Marcellus Shale Market Trends Part 1: Natural Gas Prices & Frac Activity

In today’s post, we discuss natural gas prices, frac activity levels, and some recent acquisitions and divestments in the Marcellus.

Natural gas prices at some market hubs in the Appalcahian Basin have been trading at negative differentials relative to spot prices at the Henry Hub, considered the “New York Stock Exchange of Natural Gas.” This has been driven by a supply glut and take-away pipeline capacity constraints. Natural gas production from the Marcellus shale has increased from approximately 5.0 Bcf/day in January 2012 to roughly 13.6 Bcf/d at present, according to research from EIA’s Natural Gas Weekly Update illustrates.

Marcellus Shale Natural Gas Production (January 2012 - October 2014)

Marcellus Shale Natural Gas Production (January 2012 – October 2014)

Sources: Primary Vision; EIA

Take-away pipeline capacity, especially in Northern Pennsylvania, was unable to keep pace with rising production. The divergence of spot prices can be traced back to mid-2012. Several new interstate and intrastate pipeline projects in different stages of development will deliver natural gas flows to other markets, including the Southeast US. These developments should mitigate the supply backup that has exerted downward pricing pressure. An exception to these regional market dynamics has been the TCO Pool, one of the Appalachian hubs where pricing has kept close parity to Henry Hub prices due its ability to back out deliveries from Gulf Coast sources and its pipeline connections that provide access to several markets.

Marcellus Shale Natural Gas Pipelines and Market Hubs

Natural Gas Prices – Marcellus Hubs (April – October 2014)

Sources: EIA

Facing these challenging dynamics, certain operators have decreased activity levels during 2014 relative to 2012 and/or 2013 levels, including Chesapeake (as further detailed below), XTO/ExxonMobil, EOG Resources, EXCO Resources, and WPX.

On the other hand, certain E&Ps have stepped up or maintained strong frac activity levels, including Southwestern Energy, Antero Resources, EQT, CONSOL Energy, Noble Energy, Talisman, Seneca Resources, and Rex Energy. Indeed, Southwestern Energy recently announced a $5.375 billion agreement with Chesapeake Energy to acquire 413,000 net acres in West Virginia and southwestern Pennsylvania targeting natural gas, natural gas liquids, and crude oil in the Upper Devonian, Marcellus, and Utica. The deal also includes 256 operated and 179 non-operated wells, or 435 total wells, with a net production of 336 MMcfe/d (55% gas, 36% NGL, 9% oil).

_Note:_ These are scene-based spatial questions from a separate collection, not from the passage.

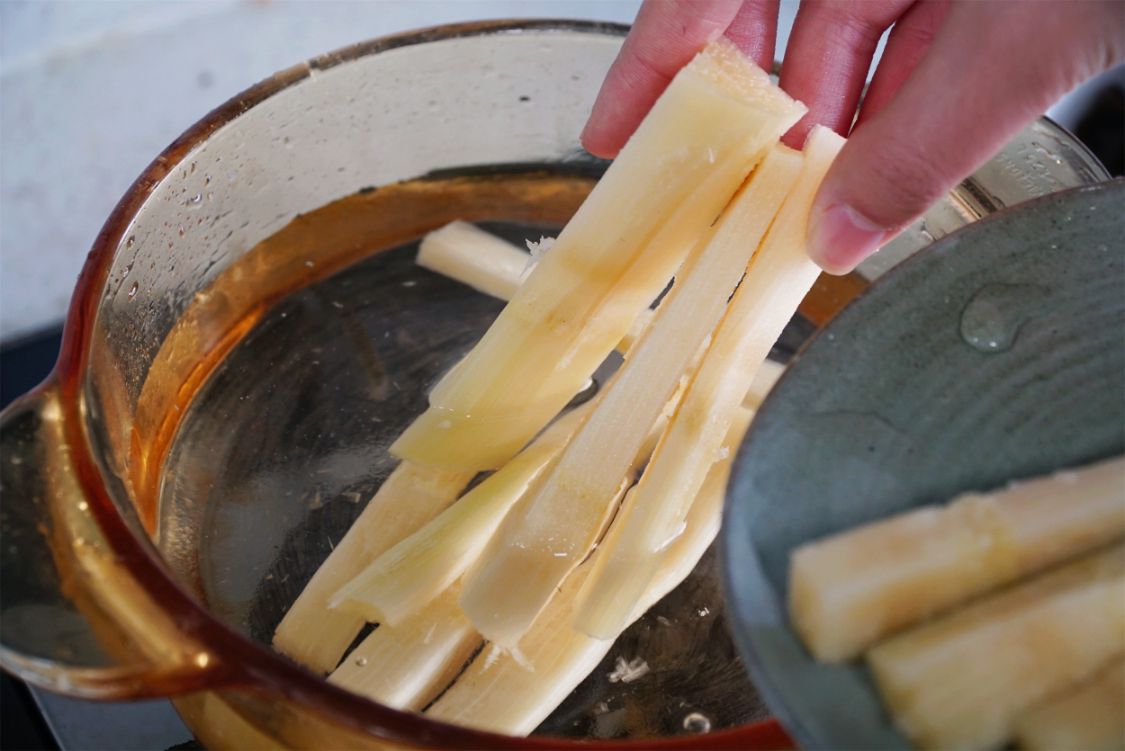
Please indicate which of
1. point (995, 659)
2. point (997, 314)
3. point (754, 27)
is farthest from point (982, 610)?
point (754, 27)

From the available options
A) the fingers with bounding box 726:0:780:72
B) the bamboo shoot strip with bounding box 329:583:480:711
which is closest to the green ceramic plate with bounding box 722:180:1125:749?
the bamboo shoot strip with bounding box 329:583:480:711

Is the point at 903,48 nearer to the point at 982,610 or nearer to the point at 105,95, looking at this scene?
the point at 982,610

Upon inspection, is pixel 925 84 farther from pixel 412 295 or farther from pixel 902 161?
pixel 412 295

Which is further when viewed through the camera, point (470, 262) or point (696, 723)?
point (470, 262)

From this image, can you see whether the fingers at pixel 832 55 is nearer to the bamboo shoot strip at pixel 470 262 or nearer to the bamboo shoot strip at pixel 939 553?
the bamboo shoot strip at pixel 470 262

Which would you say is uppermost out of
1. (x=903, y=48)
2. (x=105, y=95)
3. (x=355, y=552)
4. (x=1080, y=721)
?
(x=105, y=95)

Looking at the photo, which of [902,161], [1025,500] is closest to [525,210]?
[902,161]
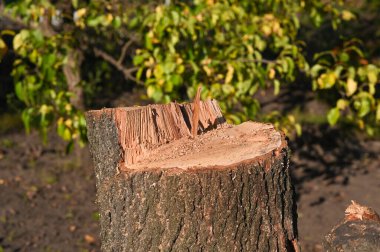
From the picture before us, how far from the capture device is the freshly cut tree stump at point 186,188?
198 centimetres

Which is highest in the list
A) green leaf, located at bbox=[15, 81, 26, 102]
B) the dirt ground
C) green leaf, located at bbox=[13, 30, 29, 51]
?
green leaf, located at bbox=[13, 30, 29, 51]

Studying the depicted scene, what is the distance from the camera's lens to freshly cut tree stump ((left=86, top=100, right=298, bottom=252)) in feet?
6.49

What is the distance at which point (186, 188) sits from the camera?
77.3 inches

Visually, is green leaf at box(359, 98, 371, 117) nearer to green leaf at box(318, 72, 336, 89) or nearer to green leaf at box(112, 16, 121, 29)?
green leaf at box(318, 72, 336, 89)

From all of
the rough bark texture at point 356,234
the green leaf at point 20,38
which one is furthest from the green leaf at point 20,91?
the rough bark texture at point 356,234

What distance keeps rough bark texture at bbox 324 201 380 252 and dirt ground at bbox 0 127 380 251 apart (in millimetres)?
3103

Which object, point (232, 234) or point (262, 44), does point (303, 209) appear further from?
point (232, 234)

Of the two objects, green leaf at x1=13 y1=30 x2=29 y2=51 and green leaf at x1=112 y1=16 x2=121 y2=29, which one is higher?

Royal Dutch Shell, which has been reshuffling its US Land unconventional oil and gas portfolio in an effort to shore up its balance sheet, has announced a few transactions of late in the Appalachian Basin. Rex Energy acquired 208,000 gross (207,000 net) acres from Shell in a deal announced on August 12, 2014. The $120 million all-cash transaction added significantly to Rex’s asset base in a liquids-rich area covering Armstrong, Beaver, Butler, Lawrence, Mercer and Venango counties in western/southwestern Pennsylvania and Columbiana and Mahoning counties in northeastern Ohio. Two days after details of the transaction with Rex were made public, Shell announced two separate transactions, including a “swap” with Ultra Petroleum. The deal with Ultra involves Shell selling its 100% interest in conventional natural gas assets in the Pinedale Anticline in Wyoming in exchange for 155,000 net acres in the Marcellus and Utica as well as $925 million cash. Interestingly, the Supermajor describes these newly-acquired assets in northcentral Pennsylvania as “highly attractive exploration acreage” rather than clearly-delineated development acreage. The second transaction announced involves Shell selling 100% of its Haynesville shale assets in Louisiana, including associated field facilities and infrastructure, to Vine Oil & Gas LP and its financial sponsor, the Blackstone Group, for $1.2 billion. Shell appears to simultaneously be demonstrating its belief in the long-term value proposition of the Marcellus and Utica, but appears more inclined to focus on dry gas production instead of what may be for the operator less economic wet gas production. Either way, Shell’s well construction costs in the Appalachian Basin are certainly lower than in its recently-divested dry gas Haynesville assets. It will be interesting to see how Shell’s plans and regional natural gas prices will affect its medium- and long-term returns.

Similar to major basins across US Land, many operators active in the Marcellus have managed to bring well costs down due to increased drilling and completion efficiency, driven primarily by the more common practice and larger scale of multi-well pad operations. E&Ps have also managed to exert pricing leverage on vendors, particularly frac services providers that are competing in a market oversupplied with pressure pumping capacity. Recent commodity price weakness has been well-document in the news, but operators such as Occidental Petroleum and oilfield service providers such as Halliburton remain optimistic and report that activity levels recently have not materially changed.